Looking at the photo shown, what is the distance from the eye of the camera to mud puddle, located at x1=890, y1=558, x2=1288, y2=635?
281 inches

━━━━

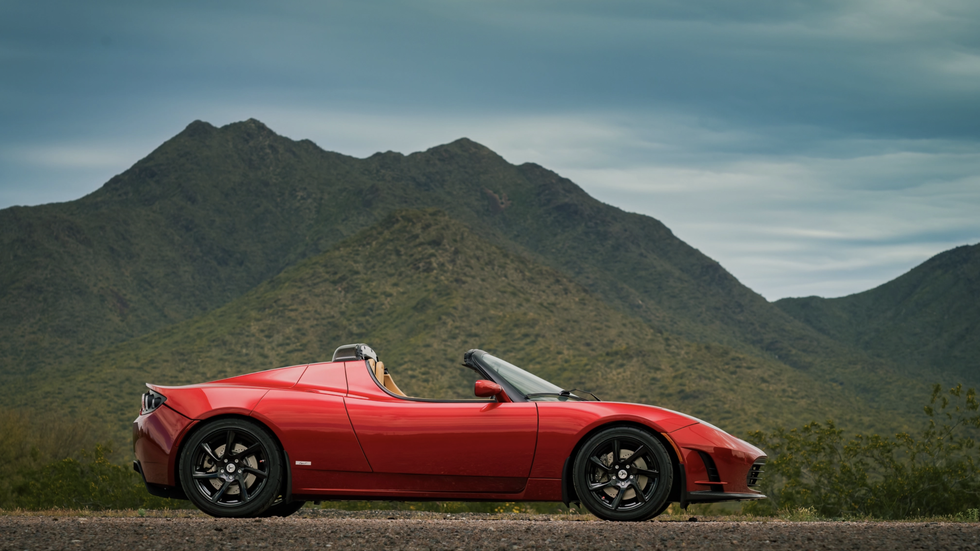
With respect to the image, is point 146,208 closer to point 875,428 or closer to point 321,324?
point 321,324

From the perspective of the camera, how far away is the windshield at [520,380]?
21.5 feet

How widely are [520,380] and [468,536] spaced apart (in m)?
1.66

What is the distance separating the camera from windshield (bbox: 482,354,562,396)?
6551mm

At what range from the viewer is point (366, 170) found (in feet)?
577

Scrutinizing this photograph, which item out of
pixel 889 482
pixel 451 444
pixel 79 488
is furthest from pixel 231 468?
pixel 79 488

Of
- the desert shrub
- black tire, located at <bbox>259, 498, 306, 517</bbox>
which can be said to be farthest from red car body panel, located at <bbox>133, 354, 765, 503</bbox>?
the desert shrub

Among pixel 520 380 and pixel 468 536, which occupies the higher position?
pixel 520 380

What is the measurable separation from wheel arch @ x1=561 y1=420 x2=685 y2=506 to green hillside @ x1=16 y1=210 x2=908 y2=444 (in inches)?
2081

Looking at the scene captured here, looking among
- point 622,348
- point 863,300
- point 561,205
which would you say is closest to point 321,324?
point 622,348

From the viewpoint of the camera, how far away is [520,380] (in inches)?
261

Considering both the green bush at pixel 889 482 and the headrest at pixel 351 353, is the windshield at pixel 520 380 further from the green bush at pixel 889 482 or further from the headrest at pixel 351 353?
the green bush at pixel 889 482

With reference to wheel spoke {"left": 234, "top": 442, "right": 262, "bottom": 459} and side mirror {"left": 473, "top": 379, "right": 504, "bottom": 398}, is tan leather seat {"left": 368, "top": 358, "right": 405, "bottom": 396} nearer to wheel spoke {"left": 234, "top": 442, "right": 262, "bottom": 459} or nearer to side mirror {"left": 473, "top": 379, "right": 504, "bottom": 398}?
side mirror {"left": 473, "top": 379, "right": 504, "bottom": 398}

━━━━

# WORK TO BE COMPLETED:
Pick out and copy each line of the material above that contains the word "located". Case counts.

# SOLUTION:
Looking at the photo shown, what is the distance from the eye of the camera to mud puddle, located at x1=890, y1=558, x2=1288, y2=635?
- black tire, located at <bbox>259, 498, 306, 517</bbox>
which can be said to be farthest from red car body panel, located at <bbox>133, 354, 765, 503</bbox>?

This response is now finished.